Thought about you, the other day. We were in Vegas for the APA and your name came up. Our team should have won States, back in 1996(?) I still can't believe that Karl sat Carlos the whole tourney. Hope you are playing well, see ya...one day...

Laurie Vigeant

November 7, 2012

Gary I hope u had a very Happy 47th Birthday in Heaven...I couldn't write you a message on your birthday on here due to Hurricane Sandy and i had no power, but I know you were watching over me and our family from Heaven and got our power turned back on...I love you and miss you every minute if every day.

Love always- You LIL sis,

Laurie

jeff nadler

November 7, 2012

Gumby my brother, last time we were together i beat you in pool. Sharpen up those skills... happy birthday, thinking of you every day, as always.jessica is doing good. Ive been looking out for her from time to time since she moved out near me and josh..

Felicia

November 5, 2012

Dear Gary - hoping you had a wonderful 47th birthday today playing pool and having fun in heaven. I miss you so very much but know you are always with me everyday. God bless you my brother. I love you always!

September 12, 2012

September 12, 2012

9-11-12 WTC Memorial

Laurie Vigeant

September 11, 2012

My Dear Brother Gary :

It has now been 11 years since you were taken from me and our family.

There is not a day that goes by that I don't think of you. You are in my thoughts and always in my heart.

Spent another anniversary at the 9-11 Memorial today in NYC with my boyfriend George.

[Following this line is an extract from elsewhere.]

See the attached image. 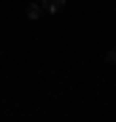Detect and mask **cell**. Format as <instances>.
Wrapping results in <instances>:
<instances>
[{"instance_id":"6da1fadb","label":"cell","mask_w":116,"mask_h":122,"mask_svg":"<svg viewBox=\"0 0 116 122\" xmlns=\"http://www.w3.org/2000/svg\"><path fill=\"white\" fill-rule=\"evenodd\" d=\"M38 5H41L43 11H49V14H57V11L65 8V0H41Z\"/></svg>"},{"instance_id":"7a4b0ae2","label":"cell","mask_w":116,"mask_h":122,"mask_svg":"<svg viewBox=\"0 0 116 122\" xmlns=\"http://www.w3.org/2000/svg\"><path fill=\"white\" fill-rule=\"evenodd\" d=\"M41 14H43V8H41L38 3H30V5H27V19L35 22V19H41Z\"/></svg>"},{"instance_id":"3957f363","label":"cell","mask_w":116,"mask_h":122,"mask_svg":"<svg viewBox=\"0 0 116 122\" xmlns=\"http://www.w3.org/2000/svg\"><path fill=\"white\" fill-rule=\"evenodd\" d=\"M105 60H108V65H113V62H116V49H111V52L105 54Z\"/></svg>"}]
</instances>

It was beautiful as always and traced your name and left a poster from all of us. Spoke to mom while I was there and she sent her love to you. Also spoke to our sis Felicia and your beautiful daughter Jessica this morning and sent love to you from them as well.

You are very truly missed by many people and you touched so many lives.

I know you will always be watching over me from heaven...My Hero and my Angel....I love you !!!

Your lil sis,

Laurie xoxoxo

Felicia

September 11, 2012

Dear Gary - there is not a day that goes by that I do not miss you. I love you so very much. Thankfully, you give me a sign daily to let me know you are always with me. I have so many wonderful memories of us, from when we were so very little, up to our last conversation on 9-6-01. I am grateful for each and every moment we had together. I could not have asked for a more amazing brother and friend. Keep smiling down on us, my angel.

Love forever,
Felicia

Rhoda Pelliccia

September 11, 2012

11 years. Not forgotten. Too young. Rest in the palms of God's hands.